Two men were walking down a dusty road, bursting with discouragement, and another traveller joined them and began to question them. This man loved God with all his heart and soul, and he loved them too, and he began to speak to them about the Bible and its message and soon their burden was gone and their hearts were burning within them. You can begin to know God on the road, over a meal, in school, at university if you are talking with someone who knows God.

So how can we know the perfections of God? I have suggested so far four ways, by the Bible and sitting under biblical ministry, by a growing knowledge of the great hymns, by reading the most helpful Christian books, and by keeping company with the most spiritually-minded men and women.

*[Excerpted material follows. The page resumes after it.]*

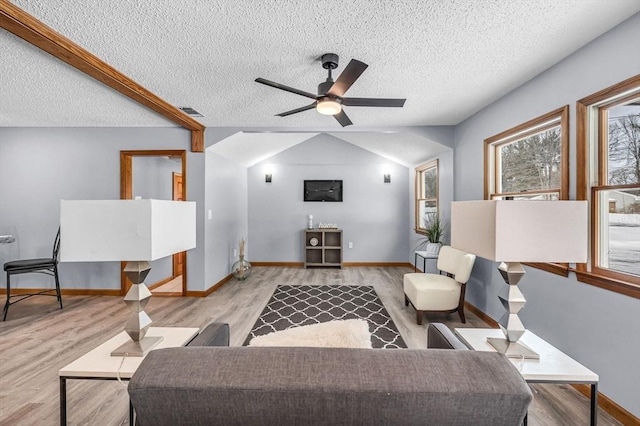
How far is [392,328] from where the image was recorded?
2.94 meters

Then as we seek to turn our knowledge about God into knowledge of God we try making each truth that we’ve seen into a matter of meditation before God, leading to prayer and praise to God. Just like Irfon Hughes learned of God’s sovereignty and then brought his newly contracted diabetes into this knowledge, and he asked God, ‘Are you sovereign also in decreeing that I am now to be a diabetic for the rest of my life?’ So let me add a fifth way of knowing God.

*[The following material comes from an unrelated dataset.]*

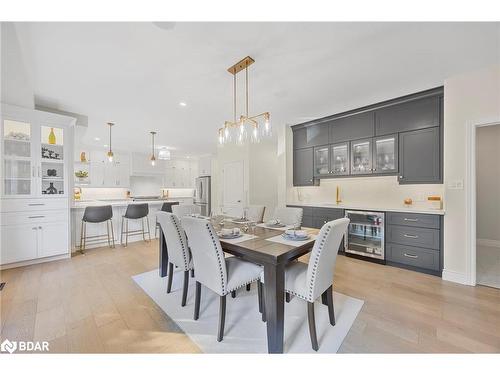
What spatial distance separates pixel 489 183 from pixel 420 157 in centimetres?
258

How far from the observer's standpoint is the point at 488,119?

E. By meditating upon God.

How are we to do this? How can we turn our knowledge about God into knowledge of God? The rule for doing this is demanding, but simple. Consider each truth of God you have discovered. Say it is that eternal life is to know God. Think of each word, ‘eternal,’ the life of eternity, of heaven where God and all his people and the innumerable company of angels are gathered in all their perfection and enjoyment of God – that eternity – and then ‘life’ not existence, nor survival, but abundant life full of vitality and movement and enrichment – the life of eternity. And it is in knowing, that is personally knowing, knowing in your mind and affections, with delight and assurance, God! The Father and Son and the Holy Spirit, your Creator, the author of every good and perfect gift, the one you are terribly indebted to, the Saviour of his people, the Judge of all the earth, the God who is a Spirit infinite, eternal, unchangeable, in his being, wisdom, power, holiness, justice, goodness and truth. Eternal life is knowing this God! You think about each word and you hang them together like a string of the most costly pearls.

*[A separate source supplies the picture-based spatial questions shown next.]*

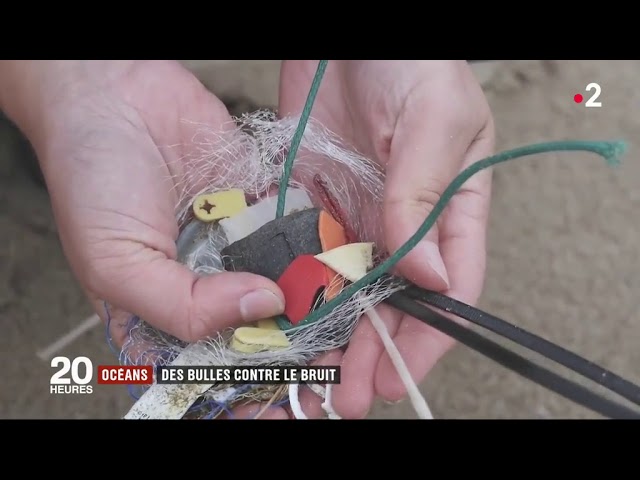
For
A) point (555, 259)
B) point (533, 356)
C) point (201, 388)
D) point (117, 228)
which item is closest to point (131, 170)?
point (117, 228)

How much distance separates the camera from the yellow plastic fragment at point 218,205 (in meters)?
0.52

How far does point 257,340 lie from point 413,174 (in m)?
0.17

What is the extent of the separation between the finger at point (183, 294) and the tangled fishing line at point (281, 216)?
0.8 inches

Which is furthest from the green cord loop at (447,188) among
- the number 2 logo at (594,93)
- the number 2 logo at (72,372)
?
the number 2 logo at (594,93)

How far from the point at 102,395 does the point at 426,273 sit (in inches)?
12.3

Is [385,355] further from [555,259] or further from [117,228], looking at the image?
[555,259]

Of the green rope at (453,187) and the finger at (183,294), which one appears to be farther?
the finger at (183,294)

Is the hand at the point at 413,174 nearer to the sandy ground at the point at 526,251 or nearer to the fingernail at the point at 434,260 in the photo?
the fingernail at the point at 434,260

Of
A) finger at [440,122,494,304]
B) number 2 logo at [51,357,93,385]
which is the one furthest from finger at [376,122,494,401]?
number 2 logo at [51,357,93,385]

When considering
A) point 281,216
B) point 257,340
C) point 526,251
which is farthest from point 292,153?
point 526,251

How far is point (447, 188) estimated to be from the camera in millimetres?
425

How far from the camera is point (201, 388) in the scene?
0.48 meters

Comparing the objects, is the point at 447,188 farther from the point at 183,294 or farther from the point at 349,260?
the point at 183,294

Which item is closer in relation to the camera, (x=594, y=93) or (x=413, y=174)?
(x=413, y=174)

Meditation is what J. I. Packer calls the activity of calling to mind, and thinking over, and dwelling on, and applying to oneself, the various things that one knows about the works of God, and the ways of God, and the purposes of God, and the promises of God. It is an activity of holy thinking, consciously performed in the presence of God, thinking under the eye of God, thinking by the help of God, thinking as a means of communion with God. Its purpose is to clear away confusion and misunderstanding in order to see God more clearly. Its purpose is to let God’s truth make its full impact on your mind and heart. It is a matter of talking to yourself about God. You preach to yourself what you have learned about God. Indeed, it’s often a matter of arguing with yourself, reasoning yourself out of moods of doubt and unbelief to take hold of God in his power and grace. Its effect is always to humble us and then to encourage us, as we contemplate God’s greatness and glory, and our own littleness and sinfulness, and to reassure us – ‘comfort’ us, in the old, strong, Bible sense of the word – as we contemplate the unsearchable riches of divine mercy displayed in the Lord Jesus Christ. And it is as we enter more and more deeply into this experience of being humbled and exalted that our knowledge of God increases, and with it our peace, our strength, and our joy. God help us, then, to put our knowledge about God to this use, that we all may in truth ‘know the Lord.’